## Objective:
Starting at the line containing "What distance stands" and continuing through the end of the entries, write those lines out again with "window pane" replaced by "glass panel" and everything else left unchanged.

(Spatial reasoning dataset excerpts)

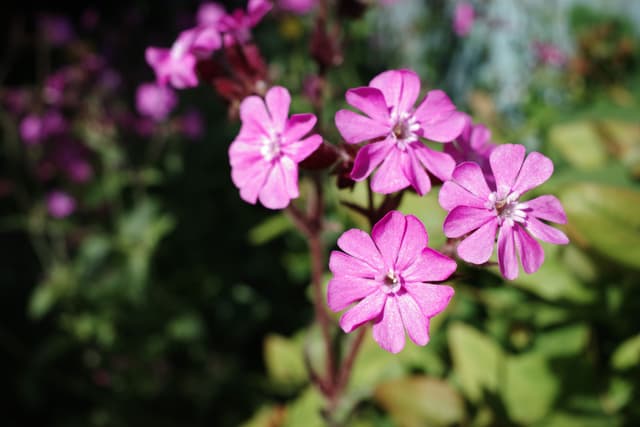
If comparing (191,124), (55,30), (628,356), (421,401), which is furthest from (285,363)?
(55,30)

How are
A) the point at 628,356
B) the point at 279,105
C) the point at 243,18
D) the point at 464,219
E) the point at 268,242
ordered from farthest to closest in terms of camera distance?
the point at 268,242 → the point at 628,356 → the point at 243,18 → the point at 279,105 → the point at 464,219

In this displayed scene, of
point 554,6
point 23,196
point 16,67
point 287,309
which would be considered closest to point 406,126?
point 287,309

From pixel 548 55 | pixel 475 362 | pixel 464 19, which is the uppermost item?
pixel 464 19

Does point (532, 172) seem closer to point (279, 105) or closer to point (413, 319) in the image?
point (413, 319)

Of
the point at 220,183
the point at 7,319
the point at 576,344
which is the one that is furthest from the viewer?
the point at 7,319

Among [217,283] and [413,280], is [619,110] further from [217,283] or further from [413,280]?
[413,280]

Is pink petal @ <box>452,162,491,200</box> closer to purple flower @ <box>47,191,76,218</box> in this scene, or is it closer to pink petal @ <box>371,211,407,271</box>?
pink petal @ <box>371,211,407,271</box>

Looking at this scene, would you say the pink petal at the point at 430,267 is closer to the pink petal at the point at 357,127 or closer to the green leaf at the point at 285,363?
the pink petal at the point at 357,127

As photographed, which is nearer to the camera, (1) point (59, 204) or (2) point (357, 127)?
(2) point (357, 127)
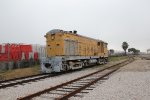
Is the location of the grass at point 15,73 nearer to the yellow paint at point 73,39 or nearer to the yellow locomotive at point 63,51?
the yellow locomotive at point 63,51

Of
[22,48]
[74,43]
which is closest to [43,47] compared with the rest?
[22,48]

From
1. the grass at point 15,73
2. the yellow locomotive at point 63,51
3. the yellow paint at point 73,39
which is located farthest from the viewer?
the yellow paint at point 73,39

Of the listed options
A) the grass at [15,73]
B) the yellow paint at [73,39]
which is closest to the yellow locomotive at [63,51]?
the yellow paint at [73,39]

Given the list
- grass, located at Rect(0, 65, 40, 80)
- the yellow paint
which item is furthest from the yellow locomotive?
grass, located at Rect(0, 65, 40, 80)

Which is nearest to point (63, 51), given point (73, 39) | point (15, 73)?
point (73, 39)

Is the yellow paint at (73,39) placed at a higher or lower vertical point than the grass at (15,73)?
higher

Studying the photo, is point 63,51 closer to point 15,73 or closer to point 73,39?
point 73,39

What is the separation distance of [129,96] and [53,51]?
11.9 m

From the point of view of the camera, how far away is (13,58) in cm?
2584

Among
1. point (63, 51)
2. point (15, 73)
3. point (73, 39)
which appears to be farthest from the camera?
point (73, 39)

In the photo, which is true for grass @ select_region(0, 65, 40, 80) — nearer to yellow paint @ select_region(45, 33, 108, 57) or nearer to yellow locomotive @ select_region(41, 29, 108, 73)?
yellow locomotive @ select_region(41, 29, 108, 73)

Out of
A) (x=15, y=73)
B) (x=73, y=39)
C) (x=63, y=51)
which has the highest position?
(x=73, y=39)

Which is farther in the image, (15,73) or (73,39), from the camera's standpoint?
(73,39)

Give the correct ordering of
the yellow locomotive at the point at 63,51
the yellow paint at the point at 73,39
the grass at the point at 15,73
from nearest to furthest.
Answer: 1. the grass at the point at 15,73
2. the yellow locomotive at the point at 63,51
3. the yellow paint at the point at 73,39
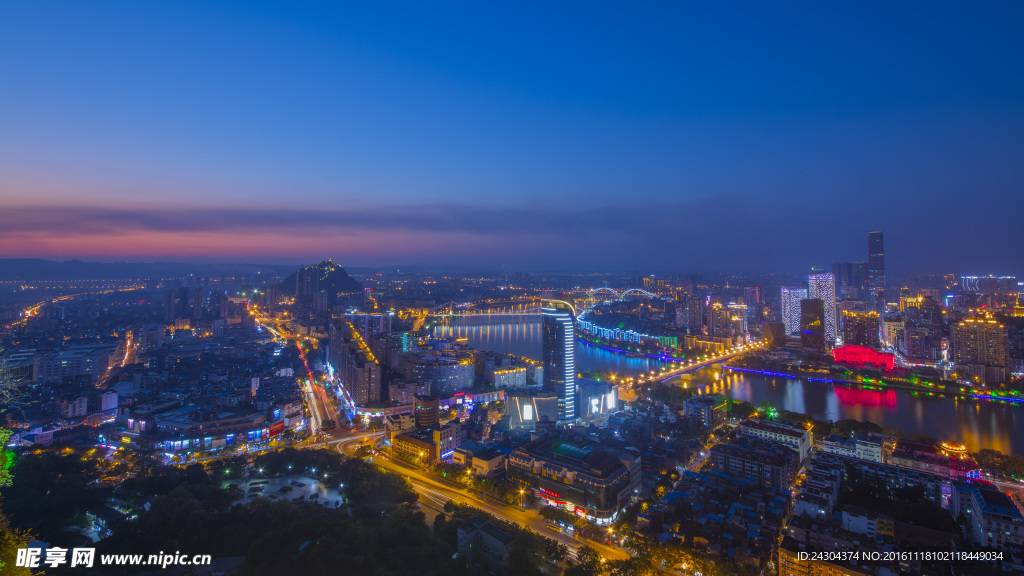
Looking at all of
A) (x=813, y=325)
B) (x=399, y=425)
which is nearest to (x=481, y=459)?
(x=399, y=425)

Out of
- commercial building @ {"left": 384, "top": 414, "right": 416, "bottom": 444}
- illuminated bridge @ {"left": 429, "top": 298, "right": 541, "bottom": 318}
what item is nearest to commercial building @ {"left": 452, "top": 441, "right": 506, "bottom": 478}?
commercial building @ {"left": 384, "top": 414, "right": 416, "bottom": 444}

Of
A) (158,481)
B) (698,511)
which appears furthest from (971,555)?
(158,481)

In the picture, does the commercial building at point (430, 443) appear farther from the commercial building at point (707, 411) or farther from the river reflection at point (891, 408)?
the river reflection at point (891, 408)

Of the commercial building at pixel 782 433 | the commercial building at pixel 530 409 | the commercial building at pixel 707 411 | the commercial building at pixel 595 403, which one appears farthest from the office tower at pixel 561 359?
the commercial building at pixel 782 433

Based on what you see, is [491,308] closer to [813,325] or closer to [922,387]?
[813,325]

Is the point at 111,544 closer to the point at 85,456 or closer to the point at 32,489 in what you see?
the point at 32,489

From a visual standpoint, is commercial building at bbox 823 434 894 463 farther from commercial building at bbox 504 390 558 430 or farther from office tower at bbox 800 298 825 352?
office tower at bbox 800 298 825 352
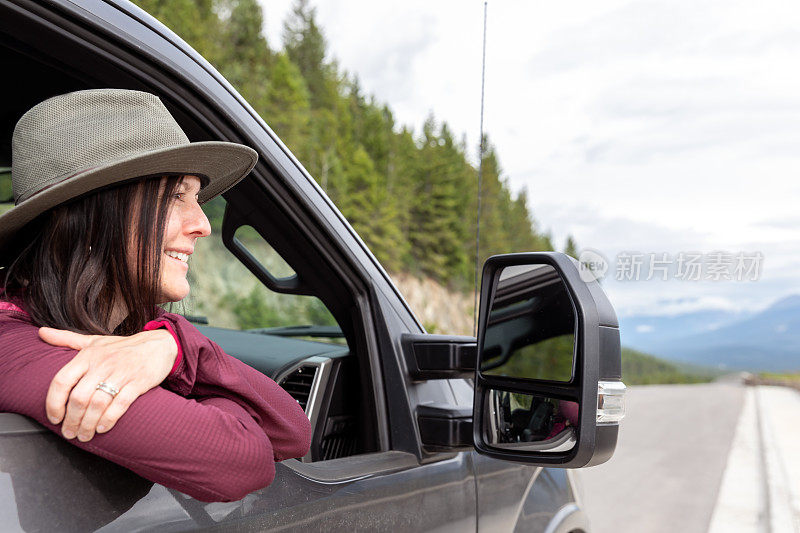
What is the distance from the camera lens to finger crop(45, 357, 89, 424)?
0.92 meters

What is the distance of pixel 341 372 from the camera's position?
1.95 metres

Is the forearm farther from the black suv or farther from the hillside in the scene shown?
the hillside

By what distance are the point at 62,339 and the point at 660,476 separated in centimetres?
901

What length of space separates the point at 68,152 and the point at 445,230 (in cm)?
4977

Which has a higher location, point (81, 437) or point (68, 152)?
point (68, 152)

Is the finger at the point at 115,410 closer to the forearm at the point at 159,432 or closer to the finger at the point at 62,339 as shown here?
the forearm at the point at 159,432

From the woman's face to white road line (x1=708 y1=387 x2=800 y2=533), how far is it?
22.0ft

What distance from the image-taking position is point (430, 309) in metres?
Answer: 46.4

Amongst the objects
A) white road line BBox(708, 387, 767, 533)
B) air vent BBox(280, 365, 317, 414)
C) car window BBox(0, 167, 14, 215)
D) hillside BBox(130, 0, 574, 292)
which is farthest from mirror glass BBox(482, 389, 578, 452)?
hillside BBox(130, 0, 574, 292)

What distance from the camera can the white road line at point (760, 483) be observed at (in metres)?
6.84

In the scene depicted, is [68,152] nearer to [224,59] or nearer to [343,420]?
[343,420]

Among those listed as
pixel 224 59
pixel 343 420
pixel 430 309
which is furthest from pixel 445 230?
pixel 343 420

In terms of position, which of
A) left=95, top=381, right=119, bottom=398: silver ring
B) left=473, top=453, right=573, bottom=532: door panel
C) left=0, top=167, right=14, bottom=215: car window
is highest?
left=0, top=167, right=14, bottom=215: car window

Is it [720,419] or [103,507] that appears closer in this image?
[103,507]
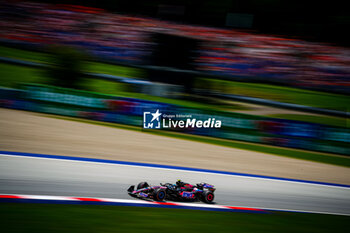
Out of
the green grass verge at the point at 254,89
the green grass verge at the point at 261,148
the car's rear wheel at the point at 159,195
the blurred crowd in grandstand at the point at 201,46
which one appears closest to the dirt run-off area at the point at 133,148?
the green grass verge at the point at 261,148

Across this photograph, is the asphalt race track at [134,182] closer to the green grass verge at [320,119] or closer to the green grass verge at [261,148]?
the green grass verge at [261,148]

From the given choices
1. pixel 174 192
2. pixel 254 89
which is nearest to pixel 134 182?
pixel 174 192

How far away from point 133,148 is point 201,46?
45.7ft

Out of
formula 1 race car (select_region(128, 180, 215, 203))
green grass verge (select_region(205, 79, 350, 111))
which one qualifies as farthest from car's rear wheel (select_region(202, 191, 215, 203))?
green grass verge (select_region(205, 79, 350, 111))

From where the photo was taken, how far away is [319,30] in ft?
81.6

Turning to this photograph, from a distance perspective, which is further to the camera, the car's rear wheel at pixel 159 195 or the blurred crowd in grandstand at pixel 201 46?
the blurred crowd in grandstand at pixel 201 46

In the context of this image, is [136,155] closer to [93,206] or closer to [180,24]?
[93,206]

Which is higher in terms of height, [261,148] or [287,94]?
[287,94]

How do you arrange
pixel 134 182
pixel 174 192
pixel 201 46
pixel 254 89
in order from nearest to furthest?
pixel 174 192
pixel 134 182
pixel 254 89
pixel 201 46

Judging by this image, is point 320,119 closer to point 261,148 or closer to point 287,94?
point 287,94

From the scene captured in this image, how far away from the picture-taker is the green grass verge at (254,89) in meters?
17.6

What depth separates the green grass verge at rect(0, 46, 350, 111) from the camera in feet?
57.7

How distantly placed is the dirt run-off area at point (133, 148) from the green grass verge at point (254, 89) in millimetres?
7780

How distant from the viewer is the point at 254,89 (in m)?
18.9
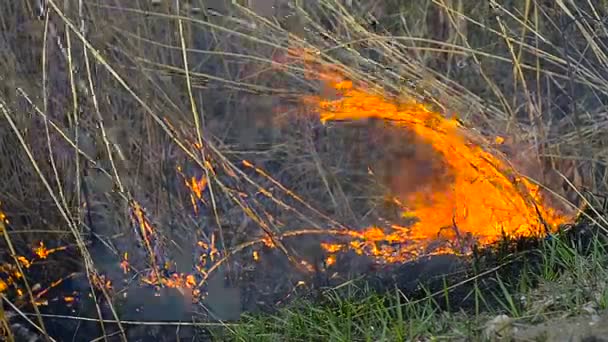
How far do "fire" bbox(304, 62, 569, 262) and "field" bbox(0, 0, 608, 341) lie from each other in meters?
0.01

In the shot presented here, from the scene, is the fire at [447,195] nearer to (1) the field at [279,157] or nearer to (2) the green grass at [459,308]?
(1) the field at [279,157]

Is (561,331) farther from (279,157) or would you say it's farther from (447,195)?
(279,157)

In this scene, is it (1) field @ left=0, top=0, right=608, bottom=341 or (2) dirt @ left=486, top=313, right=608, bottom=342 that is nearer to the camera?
(2) dirt @ left=486, top=313, right=608, bottom=342

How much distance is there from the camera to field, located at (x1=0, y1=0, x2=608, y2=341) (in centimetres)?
355

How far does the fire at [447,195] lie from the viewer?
12.1ft

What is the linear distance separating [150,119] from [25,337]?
1.17 meters

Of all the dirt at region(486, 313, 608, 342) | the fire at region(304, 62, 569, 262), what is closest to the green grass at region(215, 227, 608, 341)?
the dirt at region(486, 313, 608, 342)

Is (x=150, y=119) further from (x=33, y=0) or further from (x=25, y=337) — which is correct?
(x=25, y=337)

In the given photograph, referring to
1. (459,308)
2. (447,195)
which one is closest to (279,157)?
(447,195)

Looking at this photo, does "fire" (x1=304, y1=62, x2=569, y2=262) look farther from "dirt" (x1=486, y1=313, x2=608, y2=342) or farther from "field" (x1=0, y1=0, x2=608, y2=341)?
"dirt" (x1=486, y1=313, x2=608, y2=342)

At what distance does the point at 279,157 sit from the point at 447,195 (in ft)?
3.45

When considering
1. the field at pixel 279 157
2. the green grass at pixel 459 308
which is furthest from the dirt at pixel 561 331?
the field at pixel 279 157

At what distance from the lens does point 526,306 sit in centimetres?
270

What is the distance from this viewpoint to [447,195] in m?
4.09
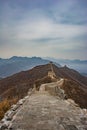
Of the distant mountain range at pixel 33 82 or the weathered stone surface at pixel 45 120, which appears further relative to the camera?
the distant mountain range at pixel 33 82

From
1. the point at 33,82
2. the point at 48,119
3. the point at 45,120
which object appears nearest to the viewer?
the point at 45,120

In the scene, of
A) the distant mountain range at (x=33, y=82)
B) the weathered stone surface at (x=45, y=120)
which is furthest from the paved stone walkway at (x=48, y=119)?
the distant mountain range at (x=33, y=82)

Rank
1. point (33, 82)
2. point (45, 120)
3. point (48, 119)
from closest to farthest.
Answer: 1. point (45, 120)
2. point (48, 119)
3. point (33, 82)

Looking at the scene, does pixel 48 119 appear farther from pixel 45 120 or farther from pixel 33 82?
pixel 33 82

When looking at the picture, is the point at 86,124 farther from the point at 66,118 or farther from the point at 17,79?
the point at 17,79

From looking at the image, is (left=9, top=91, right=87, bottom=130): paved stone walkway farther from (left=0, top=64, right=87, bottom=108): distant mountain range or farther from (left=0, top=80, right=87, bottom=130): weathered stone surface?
(left=0, top=64, right=87, bottom=108): distant mountain range

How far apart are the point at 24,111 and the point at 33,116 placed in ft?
5.38

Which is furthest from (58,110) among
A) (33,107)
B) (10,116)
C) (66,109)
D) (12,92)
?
(12,92)

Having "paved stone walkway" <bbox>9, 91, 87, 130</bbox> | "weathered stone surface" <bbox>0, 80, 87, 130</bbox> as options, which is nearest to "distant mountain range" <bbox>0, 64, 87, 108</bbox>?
"paved stone walkway" <bbox>9, 91, 87, 130</bbox>

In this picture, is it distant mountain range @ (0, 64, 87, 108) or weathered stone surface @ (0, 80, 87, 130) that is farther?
distant mountain range @ (0, 64, 87, 108)

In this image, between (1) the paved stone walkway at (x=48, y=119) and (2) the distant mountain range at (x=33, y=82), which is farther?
(2) the distant mountain range at (x=33, y=82)

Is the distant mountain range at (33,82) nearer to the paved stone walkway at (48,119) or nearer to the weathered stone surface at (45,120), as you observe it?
the paved stone walkway at (48,119)

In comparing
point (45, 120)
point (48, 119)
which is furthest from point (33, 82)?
point (45, 120)

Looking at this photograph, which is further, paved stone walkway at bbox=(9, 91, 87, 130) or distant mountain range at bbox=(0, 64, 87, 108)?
distant mountain range at bbox=(0, 64, 87, 108)
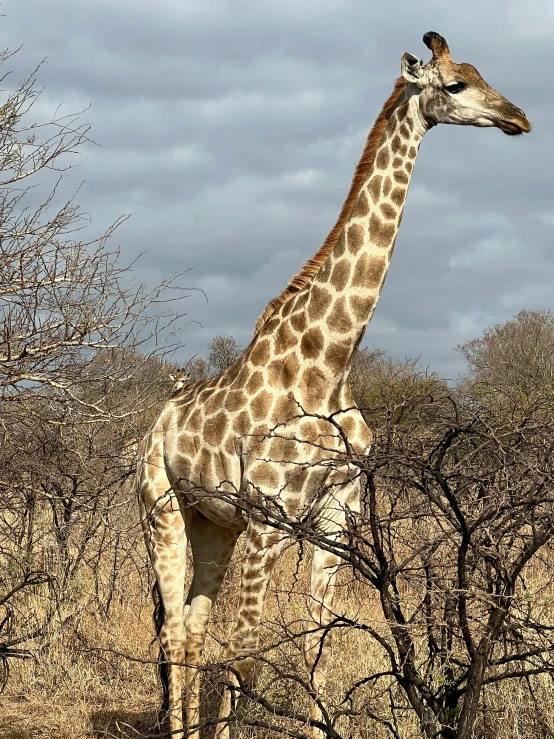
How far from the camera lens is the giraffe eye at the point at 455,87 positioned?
181 inches

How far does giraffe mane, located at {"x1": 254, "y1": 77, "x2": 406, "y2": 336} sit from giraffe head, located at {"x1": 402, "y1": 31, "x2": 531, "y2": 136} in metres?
0.23

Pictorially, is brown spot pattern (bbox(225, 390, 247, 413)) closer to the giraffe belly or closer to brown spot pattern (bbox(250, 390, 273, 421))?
brown spot pattern (bbox(250, 390, 273, 421))

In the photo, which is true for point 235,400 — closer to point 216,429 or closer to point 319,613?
point 216,429

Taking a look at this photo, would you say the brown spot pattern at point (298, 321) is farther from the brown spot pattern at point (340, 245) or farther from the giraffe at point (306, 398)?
the brown spot pattern at point (340, 245)

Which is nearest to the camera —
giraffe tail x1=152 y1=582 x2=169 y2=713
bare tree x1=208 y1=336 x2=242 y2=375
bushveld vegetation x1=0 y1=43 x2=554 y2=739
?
bushveld vegetation x1=0 y1=43 x2=554 y2=739

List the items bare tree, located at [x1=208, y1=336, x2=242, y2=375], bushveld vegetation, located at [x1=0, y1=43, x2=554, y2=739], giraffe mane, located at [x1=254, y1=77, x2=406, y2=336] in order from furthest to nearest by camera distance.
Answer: bare tree, located at [x1=208, y1=336, x2=242, y2=375], giraffe mane, located at [x1=254, y1=77, x2=406, y2=336], bushveld vegetation, located at [x1=0, y1=43, x2=554, y2=739]

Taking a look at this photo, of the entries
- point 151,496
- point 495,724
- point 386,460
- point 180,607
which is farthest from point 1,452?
point 386,460

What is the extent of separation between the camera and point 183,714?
15.8 ft

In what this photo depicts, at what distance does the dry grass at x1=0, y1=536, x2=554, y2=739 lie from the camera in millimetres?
4461

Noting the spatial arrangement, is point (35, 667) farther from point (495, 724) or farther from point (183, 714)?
point (495, 724)

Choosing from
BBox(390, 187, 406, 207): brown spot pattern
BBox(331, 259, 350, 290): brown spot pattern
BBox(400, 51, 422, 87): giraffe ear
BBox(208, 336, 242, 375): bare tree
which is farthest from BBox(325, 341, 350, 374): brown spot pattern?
BBox(208, 336, 242, 375): bare tree

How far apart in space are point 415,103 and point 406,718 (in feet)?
10.3

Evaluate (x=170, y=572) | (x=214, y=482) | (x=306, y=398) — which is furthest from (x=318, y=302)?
(x=170, y=572)

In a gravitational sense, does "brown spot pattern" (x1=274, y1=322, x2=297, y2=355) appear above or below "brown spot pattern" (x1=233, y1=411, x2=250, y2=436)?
above
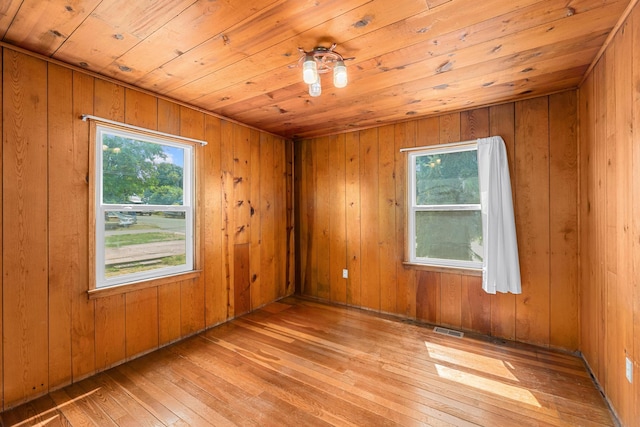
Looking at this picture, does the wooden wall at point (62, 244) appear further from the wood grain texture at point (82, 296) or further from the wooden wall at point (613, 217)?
the wooden wall at point (613, 217)

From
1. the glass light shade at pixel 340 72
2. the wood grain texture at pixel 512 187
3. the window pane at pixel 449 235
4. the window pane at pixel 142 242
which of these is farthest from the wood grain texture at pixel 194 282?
the wood grain texture at pixel 512 187

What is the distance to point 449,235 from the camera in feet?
10.3

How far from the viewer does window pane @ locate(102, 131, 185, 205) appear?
2338 millimetres

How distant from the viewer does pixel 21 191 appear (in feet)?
6.19

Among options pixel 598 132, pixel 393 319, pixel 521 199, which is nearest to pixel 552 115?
pixel 598 132

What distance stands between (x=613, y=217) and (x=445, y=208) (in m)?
1.42

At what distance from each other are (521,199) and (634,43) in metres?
1.48

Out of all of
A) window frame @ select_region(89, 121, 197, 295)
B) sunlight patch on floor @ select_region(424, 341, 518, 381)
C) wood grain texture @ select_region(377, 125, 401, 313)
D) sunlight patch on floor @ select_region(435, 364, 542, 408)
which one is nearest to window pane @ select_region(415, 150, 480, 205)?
wood grain texture @ select_region(377, 125, 401, 313)

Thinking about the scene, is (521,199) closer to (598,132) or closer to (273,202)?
(598,132)

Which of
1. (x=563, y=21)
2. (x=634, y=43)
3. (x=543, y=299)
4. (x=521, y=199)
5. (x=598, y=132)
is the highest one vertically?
(x=563, y=21)

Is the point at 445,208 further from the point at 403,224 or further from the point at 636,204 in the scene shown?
the point at 636,204

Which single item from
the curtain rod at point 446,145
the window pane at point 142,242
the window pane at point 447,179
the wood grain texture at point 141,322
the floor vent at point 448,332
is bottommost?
the floor vent at point 448,332

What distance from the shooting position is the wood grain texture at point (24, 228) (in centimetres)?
183

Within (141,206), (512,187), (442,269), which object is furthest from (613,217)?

## Solution below:
What distance stands between (x=613, y=217) and (x=445, y=208) (in m)?
1.42

At what distance from each other are (521,199) and (634,43) in metres?
1.48

Out of all of
A) window frame @ select_region(89, 121, 197, 295)
B) sunlight patch on floor @ select_region(424, 341, 518, 381)
C) wood grain texture @ select_region(377, 125, 401, 313)
D) sunlight patch on floor @ select_region(435, 364, 542, 408)
which one is nearest to glass panel @ select_region(415, 150, 480, 205)?
wood grain texture @ select_region(377, 125, 401, 313)

Thinking about the scene, is (521,199) closer to (598,132) or closer to (273,202)?
(598,132)

Which of
1. (x=563, y=21)
2. (x=634, y=43)
3. (x=543, y=299)
4. (x=521, y=199)
5. (x=598, y=132)
is the highest one vertically?
(x=563, y=21)

Is the point at 445,208 further from the point at 403,224 or further from the point at 636,204 in the scene shown?
the point at 636,204

Which single item from
the curtain rod at point 446,145
the glass panel at point 142,242
the glass panel at point 447,179
the wood grain texture at point 141,322
the floor vent at point 448,332
is bottommost?
the floor vent at point 448,332

What distance from the shooting position is the wood grain texture at point (24, 228) (in centimetres)?
183

Within (141,206), (512,187), (442,269), which object is furthest from (613,217)?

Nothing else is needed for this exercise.